Он тоже застыл. Во всяком случае, застыл его ум. Он вошел на кухню, зная, чтó он должен сказать. Зная, что это неизбежно. Двусмысленность исключена. Это ему абсолютно очевидно. «А ей?» – пролетело в мозгу.
Он внимательно смотрел на Алексу. Она по-прежнему стояла неподвижно, словно ноги у нее приросли к полу. В ее глазах, блестящих и ясных, глазах, которые заворожили его с первой встречи, ничего не отразилось. А ее лицо… Даже при его придирчивом отношении к женской внешности, ее лицо было безупречно. И не только лицо. У нее пленительная, стройная фигура. Она сразу притянула его взор и возбудила интерес. А свой интерес к противоположному полу он привык незамедлительно удовлетворять. Некоторые женщины, заметив, что они ему небезразличны, начинали с ним бесполезные игры, чтобы, как им казалось, поощрить его ухаживание или – что еще более самонадеянно – использовать знаки внимания с его стороны в своих целях.

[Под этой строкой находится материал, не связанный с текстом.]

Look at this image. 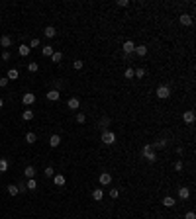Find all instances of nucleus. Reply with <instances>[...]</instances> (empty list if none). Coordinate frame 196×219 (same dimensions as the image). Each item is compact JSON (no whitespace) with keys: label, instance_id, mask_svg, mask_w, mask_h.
Returning <instances> with one entry per match:
<instances>
[{"label":"nucleus","instance_id":"nucleus-14","mask_svg":"<svg viewBox=\"0 0 196 219\" xmlns=\"http://www.w3.org/2000/svg\"><path fill=\"white\" fill-rule=\"evenodd\" d=\"M178 197H181V200H188V197H190V190L188 188H178Z\"/></svg>","mask_w":196,"mask_h":219},{"label":"nucleus","instance_id":"nucleus-4","mask_svg":"<svg viewBox=\"0 0 196 219\" xmlns=\"http://www.w3.org/2000/svg\"><path fill=\"white\" fill-rule=\"evenodd\" d=\"M122 49H124V55H131V53L135 51V45H134V41H124V45H122Z\"/></svg>","mask_w":196,"mask_h":219},{"label":"nucleus","instance_id":"nucleus-6","mask_svg":"<svg viewBox=\"0 0 196 219\" xmlns=\"http://www.w3.org/2000/svg\"><path fill=\"white\" fill-rule=\"evenodd\" d=\"M22 102L26 104V106H31L35 102V94H31V92H26L24 96H22Z\"/></svg>","mask_w":196,"mask_h":219},{"label":"nucleus","instance_id":"nucleus-18","mask_svg":"<svg viewBox=\"0 0 196 219\" xmlns=\"http://www.w3.org/2000/svg\"><path fill=\"white\" fill-rule=\"evenodd\" d=\"M134 53H137L139 57H145V55H147V47H145V45H137Z\"/></svg>","mask_w":196,"mask_h":219},{"label":"nucleus","instance_id":"nucleus-19","mask_svg":"<svg viewBox=\"0 0 196 219\" xmlns=\"http://www.w3.org/2000/svg\"><path fill=\"white\" fill-rule=\"evenodd\" d=\"M6 190H8V194H10V196H18V194H20V188H18L16 184H10Z\"/></svg>","mask_w":196,"mask_h":219},{"label":"nucleus","instance_id":"nucleus-29","mask_svg":"<svg viewBox=\"0 0 196 219\" xmlns=\"http://www.w3.org/2000/svg\"><path fill=\"white\" fill-rule=\"evenodd\" d=\"M134 76L143 78V76H145V68H134Z\"/></svg>","mask_w":196,"mask_h":219},{"label":"nucleus","instance_id":"nucleus-3","mask_svg":"<svg viewBox=\"0 0 196 219\" xmlns=\"http://www.w3.org/2000/svg\"><path fill=\"white\" fill-rule=\"evenodd\" d=\"M169 96H171V88H169V86H165V84H163V86H159V88H157V98L167 100Z\"/></svg>","mask_w":196,"mask_h":219},{"label":"nucleus","instance_id":"nucleus-23","mask_svg":"<svg viewBox=\"0 0 196 219\" xmlns=\"http://www.w3.org/2000/svg\"><path fill=\"white\" fill-rule=\"evenodd\" d=\"M10 166V162H8V158H0V172H6Z\"/></svg>","mask_w":196,"mask_h":219},{"label":"nucleus","instance_id":"nucleus-17","mask_svg":"<svg viewBox=\"0 0 196 219\" xmlns=\"http://www.w3.org/2000/svg\"><path fill=\"white\" fill-rule=\"evenodd\" d=\"M59 143H61V137L59 135H51L49 137V145L51 147H59Z\"/></svg>","mask_w":196,"mask_h":219},{"label":"nucleus","instance_id":"nucleus-36","mask_svg":"<svg viewBox=\"0 0 196 219\" xmlns=\"http://www.w3.org/2000/svg\"><path fill=\"white\" fill-rule=\"evenodd\" d=\"M182 168H184V164H182V161H177V162H174V170H178V172H181Z\"/></svg>","mask_w":196,"mask_h":219},{"label":"nucleus","instance_id":"nucleus-45","mask_svg":"<svg viewBox=\"0 0 196 219\" xmlns=\"http://www.w3.org/2000/svg\"><path fill=\"white\" fill-rule=\"evenodd\" d=\"M2 106H4V100H2V98H0V108H2Z\"/></svg>","mask_w":196,"mask_h":219},{"label":"nucleus","instance_id":"nucleus-25","mask_svg":"<svg viewBox=\"0 0 196 219\" xmlns=\"http://www.w3.org/2000/svg\"><path fill=\"white\" fill-rule=\"evenodd\" d=\"M151 147H153V149H155V147H157V149H165V147H167V141H165V139H159V141H155Z\"/></svg>","mask_w":196,"mask_h":219},{"label":"nucleus","instance_id":"nucleus-11","mask_svg":"<svg viewBox=\"0 0 196 219\" xmlns=\"http://www.w3.org/2000/svg\"><path fill=\"white\" fill-rule=\"evenodd\" d=\"M67 106H69L71 110H78V106H81V102H78V98H69Z\"/></svg>","mask_w":196,"mask_h":219},{"label":"nucleus","instance_id":"nucleus-20","mask_svg":"<svg viewBox=\"0 0 196 219\" xmlns=\"http://www.w3.org/2000/svg\"><path fill=\"white\" fill-rule=\"evenodd\" d=\"M24 174H26V178H34V176H35V168L34 166H26Z\"/></svg>","mask_w":196,"mask_h":219},{"label":"nucleus","instance_id":"nucleus-16","mask_svg":"<svg viewBox=\"0 0 196 219\" xmlns=\"http://www.w3.org/2000/svg\"><path fill=\"white\" fill-rule=\"evenodd\" d=\"M18 76H20L18 68H10V71H8V74H6V78H8V80H16Z\"/></svg>","mask_w":196,"mask_h":219},{"label":"nucleus","instance_id":"nucleus-21","mask_svg":"<svg viewBox=\"0 0 196 219\" xmlns=\"http://www.w3.org/2000/svg\"><path fill=\"white\" fill-rule=\"evenodd\" d=\"M163 205H165V207H173L174 205V197H171V196L163 197Z\"/></svg>","mask_w":196,"mask_h":219},{"label":"nucleus","instance_id":"nucleus-33","mask_svg":"<svg viewBox=\"0 0 196 219\" xmlns=\"http://www.w3.org/2000/svg\"><path fill=\"white\" fill-rule=\"evenodd\" d=\"M124 76H126V78H134V68H126V71H124Z\"/></svg>","mask_w":196,"mask_h":219},{"label":"nucleus","instance_id":"nucleus-28","mask_svg":"<svg viewBox=\"0 0 196 219\" xmlns=\"http://www.w3.org/2000/svg\"><path fill=\"white\" fill-rule=\"evenodd\" d=\"M53 53H55V51H53V45H43V55H47V57H51Z\"/></svg>","mask_w":196,"mask_h":219},{"label":"nucleus","instance_id":"nucleus-13","mask_svg":"<svg viewBox=\"0 0 196 219\" xmlns=\"http://www.w3.org/2000/svg\"><path fill=\"white\" fill-rule=\"evenodd\" d=\"M53 182H55L57 186H65L67 180H65V176H63V174H55V176H53Z\"/></svg>","mask_w":196,"mask_h":219},{"label":"nucleus","instance_id":"nucleus-12","mask_svg":"<svg viewBox=\"0 0 196 219\" xmlns=\"http://www.w3.org/2000/svg\"><path fill=\"white\" fill-rule=\"evenodd\" d=\"M26 141H28V145H34V143L38 141L35 133H34V131H28V133H26Z\"/></svg>","mask_w":196,"mask_h":219},{"label":"nucleus","instance_id":"nucleus-40","mask_svg":"<svg viewBox=\"0 0 196 219\" xmlns=\"http://www.w3.org/2000/svg\"><path fill=\"white\" fill-rule=\"evenodd\" d=\"M53 90H61V80H55V82H53Z\"/></svg>","mask_w":196,"mask_h":219},{"label":"nucleus","instance_id":"nucleus-26","mask_svg":"<svg viewBox=\"0 0 196 219\" xmlns=\"http://www.w3.org/2000/svg\"><path fill=\"white\" fill-rule=\"evenodd\" d=\"M38 188V182L34 178H28V184H26V190H35Z\"/></svg>","mask_w":196,"mask_h":219},{"label":"nucleus","instance_id":"nucleus-22","mask_svg":"<svg viewBox=\"0 0 196 219\" xmlns=\"http://www.w3.org/2000/svg\"><path fill=\"white\" fill-rule=\"evenodd\" d=\"M22 117H24L26 121H31V119H34V111H31V110H24L22 111Z\"/></svg>","mask_w":196,"mask_h":219},{"label":"nucleus","instance_id":"nucleus-5","mask_svg":"<svg viewBox=\"0 0 196 219\" xmlns=\"http://www.w3.org/2000/svg\"><path fill=\"white\" fill-rule=\"evenodd\" d=\"M98 180H100V184H102V186H108L110 182H112V174H110V172H102V174L98 176Z\"/></svg>","mask_w":196,"mask_h":219},{"label":"nucleus","instance_id":"nucleus-42","mask_svg":"<svg viewBox=\"0 0 196 219\" xmlns=\"http://www.w3.org/2000/svg\"><path fill=\"white\" fill-rule=\"evenodd\" d=\"M184 219H196V215H194V211H188L186 215H184Z\"/></svg>","mask_w":196,"mask_h":219},{"label":"nucleus","instance_id":"nucleus-27","mask_svg":"<svg viewBox=\"0 0 196 219\" xmlns=\"http://www.w3.org/2000/svg\"><path fill=\"white\" fill-rule=\"evenodd\" d=\"M30 47L28 45H20V49H18V53H20V55H22V57H26V55H30Z\"/></svg>","mask_w":196,"mask_h":219},{"label":"nucleus","instance_id":"nucleus-38","mask_svg":"<svg viewBox=\"0 0 196 219\" xmlns=\"http://www.w3.org/2000/svg\"><path fill=\"white\" fill-rule=\"evenodd\" d=\"M2 61H10V51H2Z\"/></svg>","mask_w":196,"mask_h":219},{"label":"nucleus","instance_id":"nucleus-2","mask_svg":"<svg viewBox=\"0 0 196 219\" xmlns=\"http://www.w3.org/2000/svg\"><path fill=\"white\" fill-rule=\"evenodd\" d=\"M102 143H106V145H114V143H116V135L112 131H108V129L102 131Z\"/></svg>","mask_w":196,"mask_h":219},{"label":"nucleus","instance_id":"nucleus-41","mask_svg":"<svg viewBox=\"0 0 196 219\" xmlns=\"http://www.w3.org/2000/svg\"><path fill=\"white\" fill-rule=\"evenodd\" d=\"M110 196H112V197H118V196H120V190H116V188L110 190Z\"/></svg>","mask_w":196,"mask_h":219},{"label":"nucleus","instance_id":"nucleus-1","mask_svg":"<svg viewBox=\"0 0 196 219\" xmlns=\"http://www.w3.org/2000/svg\"><path fill=\"white\" fill-rule=\"evenodd\" d=\"M143 157H145L149 162H155V158H157V157H155V149H153L151 145H145V147H143Z\"/></svg>","mask_w":196,"mask_h":219},{"label":"nucleus","instance_id":"nucleus-9","mask_svg":"<svg viewBox=\"0 0 196 219\" xmlns=\"http://www.w3.org/2000/svg\"><path fill=\"white\" fill-rule=\"evenodd\" d=\"M59 96H61V94H59V90H53V88H51L49 92H47V98H49L51 102H57V100H59Z\"/></svg>","mask_w":196,"mask_h":219},{"label":"nucleus","instance_id":"nucleus-31","mask_svg":"<svg viewBox=\"0 0 196 219\" xmlns=\"http://www.w3.org/2000/svg\"><path fill=\"white\" fill-rule=\"evenodd\" d=\"M28 71H30V72H38V71H39L38 63H28Z\"/></svg>","mask_w":196,"mask_h":219},{"label":"nucleus","instance_id":"nucleus-7","mask_svg":"<svg viewBox=\"0 0 196 219\" xmlns=\"http://www.w3.org/2000/svg\"><path fill=\"white\" fill-rule=\"evenodd\" d=\"M182 119H184V123H194V111H184L182 114Z\"/></svg>","mask_w":196,"mask_h":219},{"label":"nucleus","instance_id":"nucleus-8","mask_svg":"<svg viewBox=\"0 0 196 219\" xmlns=\"http://www.w3.org/2000/svg\"><path fill=\"white\" fill-rule=\"evenodd\" d=\"M178 22L182 25H192V18H190L188 14H181V18H178Z\"/></svg>","mask_w":196,"mask_h":219},{"label":"nucleus","instance_id":"nucleus-30","mask_svg":"<svg viewBox=\"0 0 196 219\" xmlns=\"http://www.w3.org/2000/svg\"><path fill=\"white\" fill-rule=\"evenodd\" d=\"M51 59H53V63H61V59H63V55H61V51H55L51 55Z\"/></svg>","mask_w":196,"mask_h":219},{"label":"nucleus","instance_id":"nucleus-46","mask_svg":"<svg viewBox=\"0 0 196 219\" xmlns=\"http://www.w3.org/2000/svg\"><path fill=\"white\" fill-rule=\"evenodd\" d=\"M0 127H2V125H0Z\"/></svg>","mask_w":196,"mask_h":219},{"label":"nucleus","instance_id":"nucleus-37","mask_svg":"<svg viewBox=\"0 0 196 219\" xmlns=\"http://www.w3.org/2000/svg\"><path fill=\"white\" fill-rule=\"evenodd\" d=\"M82 65H84L82 61H75V63H73V67H75L77 71H81V68H82Z\"/></svg>","mask_w":196,"mask_h":219},{"label":"nucleus","instance_id":"nucleus-34","mask_svg":"<svg viewBox=\"0 0 196 219\" xmlns=\"http://www.w3.org/2000/svg\"><path fill=\"white\" fill-rule=\"evenodd\" d=\"M31 47H39V39H38V37H34V39L30 41V49H31Z\"/></svg>","mask_w":196,"mask_h":219},{"label":"nucleus","instance_id":"nucleus-35","mask_svg":"<svg viewBox=\"0 0 196 219\" xmlns=\"http://www.w3.org/2000/svg\"><path fill=\"white\" fill-rule=\"evenodd\" d=\"M77 121H78V123H84V121H86V115H84V114H77Z\"/></svg>","mask_w":196,"mask_h":219},{"label":"nucleus","instance_id":"nucleus-43","mask_svg":"<svg viewBox=\"0 0 196 219\" xmlns=\"http://www.w3.org/2000/svg\"><path fill=\"white\" fill-rule=\"evenodd\" d=\"M128 4H130L128 0H118V6H128Z\"/></svg>","mask_w":196,"mask_h":219},{"label":"nucleus","instance_id":"nucleus-39","mask_svg":"<svg viewBox=\"0 0 196 219\" xmlns=\"http://www.w3.org/2000/svg\"><path fill=\"white\" fill-rule=\"evenodd\" d=\"M4 86H8V78H6V76L0 78V88H4Z\"/></svg>","mask_w":196,"mask_h":219},{"label":"nucleus","instance_id":"nucleus-24","mask_svg":"<svg viewBox=\"0 0 196 219\" xmlns=\"http://www.w3.org/2000/svg\"><path fill=\"white\" fill-rule=\"evenodd\" d=\"M92 197H94V200H96V201H100V200H102V197H104V192L100 190V188H96V190L92 192Z\"/></svg>","mask_w":196,"mask_h":219},{"label":"nucleus","instance_id":"nucleus-10","mask_svg":"<svg viewBox=\"0 0 196 219\" xmlns=\"http://www.w3.org/2000/svg\"><path fill=\"white\" fill-rule=\"evenodd\" d=\"M43 35H45V37H55V35H57V29L53 28V25H47V28L43 29Z\"/></svg>","mask_w":196,"mask_h":219},{"label":"nucleus","instance_id":"nucleus-32","mask_svg":"<svg viewBox=\"0 0 196 219\" xmlns=\"http://www.w3.org/2000/svg\"><path fill=\"white\" fill-rule=\"evenodd\" d=\"M43 174H45V176H49V178H53V176H55V170H53V166H47Z\"/></svg>","mask_w":196,"mask_h":219},{"label":"nucleus","instance_id":"nucleus-15","mask_svg":"<svg viewBox=\"0 0 196 219\" xmlns=\"http://www.w3.org/2000/svg\"><path fill=\"white\" fill-rule=\"evenodd\" d=\"M0 45H2V47H10V45H12V37H10V35H2V37H0Z\"/></svg>","mask_w":196,"mask_h":219},{"label":"nucleus","instance_id":"nucleus-44","mask_svg":"<svg viewBox=\"0 0 196 219\" xmlns=\"http://www.w3.org/2000/svg\"><path fill=\"white\" fill-rule=\"evenodd\" d=\"M110 123V119H108V117H106V119H102V121H100V125H102V127H106V125H108Z\"/></svg>","mask_w":196,"mask_h":219}]
</instances>
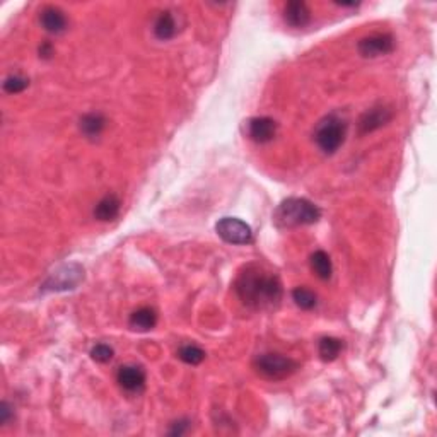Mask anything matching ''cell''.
I'll use <instances>...</instances> for the list:
<instances>
[{"label": "cell", "mask_w": 437, "mask_h": 437, "mask_svg": "<svg viewBox=\"0 0 437 437\" xmlns=\"http://www.w3.org/2000/svg\"><path fill=\"white\" fill-rule=\"evenodd\" d=\"M236 294L251 310H273L282 300V284L279 277L260 265H248L237 277Z\"/></svg>", "instance_id": "6da1fadb"}, {"label": "cell", "mask_w": 437, "mask_h": 437, "mask_svg": "<svg viewBox=\"0 0 437 437\" xmlns=\"http://www.w3.org/2000/svg\"><path fill=\"white\" fill-rule=\"evenodd\" d=\"M321 217V210L306 198H287L279 205L275 221L280 228H299V226L316 224Z\"/></svg>", "instance_id": "7a4b0ae2"}, {"label": "cell", "mask_w": 437, "mask_h": 437, "mask_svg": "<svg viewBox=\"0 0 437 437\" xmlns=\"http://www.w3.org/2000/svg\"><path fill=\"white\" fill-rule=\"evenodd\" d=\"M253 368L265 380L282 381L299 369V362L282 354H261L255 359Z\"/></svg>", "instance_id": "3957f363"}, {"label": "cell", "mask_w": 437, "mask_h": 437, "mask_svg": "<svg viewBox=\"0 0 437 437\" xmlns=\"http://www.w3.org/2000/svg\"><path fill=\"white\" fill-rule=\"evenodd\" d=\"M347 123L340 116L330 115L318 123L314 130V140L325 154H335L345 142Z\"/></svg>", "instance_id": "277c9868"}, {"label": "cell", "mask_w": 437, "mask_h": 437, "mask_svg": "<svg viewBox=\"0 0 437 437\" xmlns=\"http://www.w3.org/2000/svg\"><path fill=\"white\" fill-rule=\"evenodd\" d=\"M84 280V268L77 263L62 265L57 268L52 275L46 279V282L41 286V291H52V292H62V291H72Z\"/></svg>", "instance_id": "5b68a950"}, {"label": "cell", "mask_w": 437, "mask_h": 437, "mask_svg": "<svg viewBox=\"0 0 437 437\" xmlns=\"http://www.w3.org/2000/svg\"><path fill=\"white\" fill-rule=\"evenodd\" d=\"M216 231L218 237L229 244H249L253 241L251 228L236 217L221 218L216 226Z\"/></svg>", "instance_id": "8992f818"}, {"label": "cell", "mask_w": 437, "mask_h": 437, "mask_svg": "<svg viewBox=\"0 0 437 437\" xmlns=\"http://www.w3.org/2000/svg\"><path fill=\"white\" fill-rule=\"evenodd\" d=\"M357 50L366 58L382 57V55H388L395 50V38L388 33L370 34L359 41Z\"/></svg>", "instance_id": "52a82bcc"}, {"label": "cell", "mask_w": 437, "mask_h": 437, "mask_svg": "<svg viewBox=\"0 0 437 437\" xmlns=\"http://www.w3.org/2000/svg\"><path fill=\"white\" fill-rule=\"evenodd\" d=\"M146 370L140 366L127 364L122 366L116 374V381H118L120 388L125 389L127 393H140L146 388Z\"/></svg>", "instance_id": "ba28073f"}, {"label": "cell", "mask_w": 437, "mask_h": 437, "mask_svg": "<svg viewBox=\"0 0 437 437\" xmlns=\"http://www.w3.org/2000/svg\"><path fill=\"white\" fill-rule=\"evenodd\" d=\"M393 120V111L386 106H374L368 109L359 120V134L368 135L370 132L380 130L386 123Z\"/></svg>", "instance_id": "9c48e42d"}, {"label": "cell", "mask_w": 437, "mask_h": 437, "mask_svg": "<svg viewBox=\"0 0 437 437\" xmlns=\"http://www.w3.org/2000/svg\"><path fill=\"white\" fill-rule=\"evenodd\" d=\"M277 122L270 116H255L248 120V137L256 144H268L277 135Z\"/></svg>", "instance_id": "30bf717a"}, {"label": "cell", "mask_w": 437, "mask_h": 437, "mask_svg": "<svg viewBox=\"0 0 437 437\" xmlns=\"http://www.w3.org/2000/svg\"><path fill=\"white\" fill-rule=\"evenodd\" d=\"M40 25L48 34H62L67 31L69 21L60 7L46 6L40 13Z\"/></svg>", "instance_id": "8fae6325"}, {"label": "cell", "mask_w": 437, "mask_h": 437, "mask_svg": "<svg viewBox=\"0 0 437 437\" xmlns=\"http://www.w3.org/2000/svg\"><path fill=\"white\" fill-rule=\"evenodd\" d=\"M284 21L291 27H304L311 22V11L303 0H291L284 6Z\"/></svg>", "instance_id": "7c38bea8"}, {"label": "cell", "mask_w": 437, "mask_h": 437, "mask_svg": "<svg viewBox=\"0 0 437 437\" xmlns=\"http://www.w3.org/2000/svg\"><path fill=\"white\" fill-rule=\"evenodd\" d=\"M122 209V200L115 193H108L95 207V217L101 222L115 221Z\"/></svg>", "instance_id": "4fadbf2b"}, {"label": "cell", "mask_w": 437, "mask_h": 437, "mask_svg": "<svg viewBox=\"0 0 437 437\" xmlns=\"http://www.w3.org/2000/svg\"><path fill=\"white\" fill-rule=\"evenodd\" d=\"M176 33H178L176 18H174L171 11H162L154 22L155 38L161 41H167L171 40V38L176 36Z\"/></svg>", "instance_id": "5bb4252c"}, {"label": "cell", "mask_w": 437, "mask_h": 437, "mask_svg": "<svg viewBox=\"0 0 437 437\" xmlns=\"http://www.w3.org/2000/svg\"><path fill=\"white\" fill-rule=\"evenodd\" d=\"M128 325L135 331H149L158 325V313L149 306L139 307V310L130 314Z\"/></svg>", "instance_id": "9a60e30c"}, {"label": "cell", "mask_w": 437, "mask_h": 437, "mask_svg": "<svg viewBox=\"0 0 437 437\" xmlns=\"http://www.w3.org/2000/svg\"><path fill=\"white\" fill-rule=\"evenodd\" d=\"M104 127H106V118L101 113H88V115L82 116L79 122L82 135L88 137V139H97L103 134Z\"/></svg>", "instance_id": "2e32d148"}, {"label": "cell", "mask_w": 437, "mask_h": 437, "mask_svg": "<svg viewBox=\"0 0 437 437\" xmlns=\"http://www.w3.org/2000/svg\"><path fill=\"white\" fill-rule=\"evenodd\" d=\"M311 270L314 272V275L321 280H328L333 273V265H331V258L326 251L318 249L311 255Z\"/></svg>", "instance_id": "e0dca14e"}, {"label": "cell", "mask_w": 437, "mask_h": 437, "mask_svg": "<svg viewBox=\"0 0 437 437\" xmlns=\"http://www.w3.org/2000/svg\"><path fill=\"white\" fill-rule=\"evenodd\" d=\"M343 349V343L340 338H335V337H325L319 340L318 345V352L321 361L325 362H331L338 357Z\"/></svg>", "instance_id": "ac0fdd59"}, {"label": "cell", "mask_w": 437, "mask_h": 437, "mask_svg": "<svg viewBox=\"0 0 437 437\" xmlns=\"http://www.w3.org/2000/svg\"><path fill=\"white\" fill-rule=\"evenodd\" d=\"M292 299H294L296 306H299L300 310L310 311L318 304V298L311 289L307 287H298L292 291Z\"/></svg>", "instance_id": "d6986e66"}, {"label": "cell", "mask_w": 437, "mask_h": 437, "mask_svg": "<svg viewBox=\"0 0 437 437\" xmlns=\"http://www.w3.org/2000/svg\"><path fill=\"white\" fill-rule=\"evenodd\" d=\"M178 357H179V361H183L185 364L198 366L204 362L205 352L197 345H183L181 349L178 350Z\"/></svg>", "instance_id": "ffe728a7"}, {"label": "cell", "mask_w": 437, "mask_h": 437, "mask_svg": "<svg viewBox=\"0 0 437 437\" xmlns=\"http://www.w3.org/2000/svg\"><path fill=\"white\" fill-rule=\"evenodd\" d=\"M29 85V81L22 76H9L4 81V91L9 92V95H19Z\"/></svg>", "instance_id": "44dd1931"}, {"label": "cell", "mask_w": 437, "mask_h": 437, "mask_svg": "<svg viewBox=\"0 0 437 437\" xmlns=\"http://www.w3.org/2000/svg\"><path fill=\"white\" fill-rule=\"evenodd\" d=\"M113 349L109 345H106V343H97L96 347H92L91 350V357L92 361L99 362V364H106V362H109L113 359Z\"/></svg>", "instance_id": "7402d4cb"}, {"label": "cell", "mask_w": 437, "mask_h": 437, "mask_svg": "<svg viewBox=\"0 0 437 437\" xmlns=\"http://www.w3.org/2000/svg\"><path fill=\"white\" fill-rule=\"evenodd\" d=\"M11 405L7 403V401H4L2 405H0V422H2V425H6L7 422L11 420V417H13V412H11Z\"/></svg>", "instance_id": "603a6c76"}, {"label": "cell", "mask_w": 437, "mask_h": 437, "mask_svg": "<svg viewBox=\"0 0 437 437\" xmlns=\"http://www.w3.org/2000/svg\"><path fill=\"white\" fill-rule=\"evenodd\" d=\"M53 55V46L50 43H43L40 46V57L41 58H50Z\"/></svg>", "instance_id": "cb8c5ba5"}]
</instances>
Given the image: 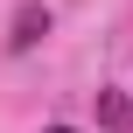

Но Алекса – к его глубокому удовлетворению – не сделала ни малейшей попытки манипулировать им. С первой же встречи она не показалось ему ни лицемерной недотрогой, ни скромницей, ни кокеткой. И даже когда он все-таки обольстил ее и их связь стала развиваться, она, не колеблясь, приняла те условия, на которых зиждились их отношения, и без всяких возражений согласилась с ними.